Continue o texto sobre a descida do IRC a partir do ponto em que termina.

__TEXTO DO DOCUMENTO__
******

Por outro lado, se olharmos para o IRC liquidado por setor, quase dois terços da receita são provenientes de cinco setores: o setor financeiro, o imobiliário, a construção, o alojamento e restauração e o comércio.
Estes dados dizem-nos essencialmente duas coisas:
1. Uma redução do IRC beneficia de forma manifestamente desproporcional as grandes empresas
2. Em termos setoriais, a maior parte dos ganhos concentra-se em setores com pouco potencial para a transformação estrutural da economia
No sistema financeiro, o pequeno conjunto de bancos que detêm a maioria da quota de mercado tem acumulado lucros extraordinários desde que as taxas de juro começaram a subir em 2022. Os grandes supermercados também obtiveram lucros extraordinários durante o surto inflacionista, além de terem sido recentemente condenados por fixação de preços entre si. É difícil argumentar que se tratam de empresas que precisam de incentivos.
Há ainda os setores associados à bolha imobiliária (construção/imobiliário) e ao turismo (alojamento/restauração). O peso do turismo na estrutura produtiva do país tem crescido de forma significativa nos últimos anos e o setor tem registado receitas recorde. Só que a especialização no turismo tem efeitos perversos para a economia portuguesa: além de assentar em baixos salários e trabalho precário, é um setor de baixo valor acrescentado, pouca incorporação de conhecimento e tecnologia e baixo potencial produtivo. Ou seja: a maior parte da descida do IRC iria para empresas e setores que não só não necessitam de incentivos, como têm muito pouco potencial para promover a transformação da economia portuguesa e o desenvolvimento tecnológico.
Os defensores da medida costumam argumentar que a redução do IRC permite atrair investimento estrangeiro. A ideia não é nova e tem contribuído para a corrida para o fundo na tributação das empresas um pouco por todo o mundo e, em especial, nos países europeus, sem que isso tenha impedido a estagnação do investimento no continente.
Associada a esta ideia vem a de que Portugal tem "a taxa estatutária mais alta da UE". O problema é que é muito difícil (para não dizer impossível) encontrar uma empresa que a pague. A taxa média q as empresas pagam efetivamente, depois de benefícios e deduções, é muito inferior.

******

__SECÇÃO DE DADOS__
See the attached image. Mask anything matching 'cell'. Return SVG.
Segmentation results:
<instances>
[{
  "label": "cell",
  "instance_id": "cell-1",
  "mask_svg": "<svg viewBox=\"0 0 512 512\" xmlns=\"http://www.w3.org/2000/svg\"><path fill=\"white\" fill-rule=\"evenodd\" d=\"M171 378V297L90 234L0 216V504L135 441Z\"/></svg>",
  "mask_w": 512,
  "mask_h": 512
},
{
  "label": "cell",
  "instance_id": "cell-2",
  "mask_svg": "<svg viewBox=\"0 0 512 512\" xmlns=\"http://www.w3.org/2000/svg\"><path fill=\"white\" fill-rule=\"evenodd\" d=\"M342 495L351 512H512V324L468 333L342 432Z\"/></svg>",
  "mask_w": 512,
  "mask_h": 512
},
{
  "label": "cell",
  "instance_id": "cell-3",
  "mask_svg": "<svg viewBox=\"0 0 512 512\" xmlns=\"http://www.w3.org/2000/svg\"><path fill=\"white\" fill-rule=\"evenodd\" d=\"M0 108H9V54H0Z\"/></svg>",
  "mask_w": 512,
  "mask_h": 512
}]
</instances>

******

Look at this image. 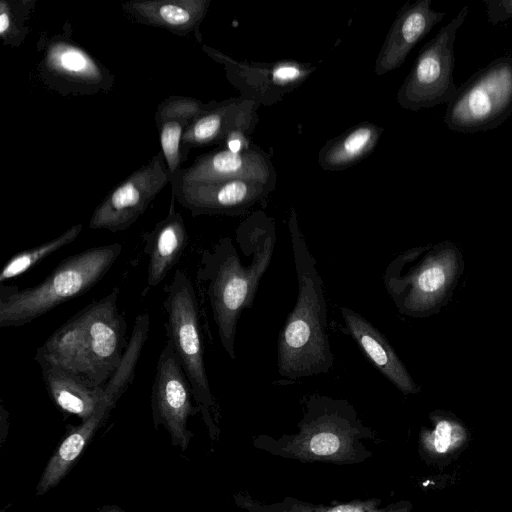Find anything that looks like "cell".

******

__RESULTADO DA TAREFA__
As taxas de imposto que as empresas pagam efetivamente não só são bastante mais baixas do que a taxa máxima, como têm vindo a diminuir em praticamente todos os setores da economia nos últimos dez anos.
Mais: podemos dizer que uma redução do IRC promoveria o crescimento da economia? Um artigo publicado na European Economic Review, onde é feita uma revisão de dezenas de estudos empíricos, mostra que os resultados são... inconclusivos. Ou seja, os estudos existentes não nos permitem afirmar que baixar impostos às empresas estimularia necessariamente o crescimento. De resto, nas últimas três décadas, a taxa de IRC já baixou de forma significativa. A taxa de IRC era muito superior num dos últimos ciclos de crescimento robusto da economia portuguesa (décadas de 1980 e início da de 1990) e a diminuição coincide com a estagnação do país. É um erro olhar para a descida de impostos como a resposta para os problemas de fundo da economia portuguesa.
Mesmo os estudos mais otimistas, que assumem que as empresas aproveitariam a descida do IRC para reinvestir e aumentar salários (e não para aumentar a distribuição de dividendos), reconhecem que a medida gera uma perda significativa de receita do Estado. São centenas de milhões de euros que poderiam ser usados para promover o investimento público - sendo que os estudos empíricos sugerem que o impacto positivo do investimento costuma ser superior ao de cortes de impostos.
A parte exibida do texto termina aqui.